Hay pocas cosas tan dolorosas para la sensibilidad, el bolsillo y la conciencia colectiva como un edificio sin vida, aunque Cernuda ya advirtió de esta tendencia tan española a que todo nazca muerto. En Torremolinos, prolongación de la paradoja malagueña, llevan años poniendo excusas para no comprar un chaleco antibalas a cada policía local pero han destinado más de cuatro millones de euros a un esperpento de piedra con errada vocación cultural, otro museo fantasma que permanece cerrado en busca de uno uso adecuado a sus características y a las necesidades reales del municipio. No muy lejos, en Mijas, el Ayuntamiento ha pagado desde los años ochenta cerca de tres millones de euros en gratificaciones a funcionarios cuyos sueldos anuales alcanzan los seis dígitos. Un juez investiga ahora si estas retribuciones, lejos de ser justas, fueron legales.

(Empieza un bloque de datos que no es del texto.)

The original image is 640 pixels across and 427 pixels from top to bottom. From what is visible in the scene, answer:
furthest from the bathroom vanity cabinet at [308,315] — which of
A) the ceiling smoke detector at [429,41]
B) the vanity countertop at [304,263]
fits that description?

El escenario político está embarrado hasta el punto de relegar a lo anecdótico la presunción de inocencia, convertida en una nota a pie de página que genera más ira que escepticismo, y eso siempre supone un fracaso democrático, pero si algo hemos aprendido de este interminable lodo de promesas electorales incumplidas, casos de corrupción y despilfarro de dinero público es que no éramos tan modernos ni vivíamos en un país tan avanzado. El Congreso y el Senado, donde las mujeres sólo presiden una de cada cuatro comisiones, o el estado de la sanidad andaluza, más propio de una época que creíamos pasada, constatan un retraso que ni el más alto de los rascacielos puede esconder.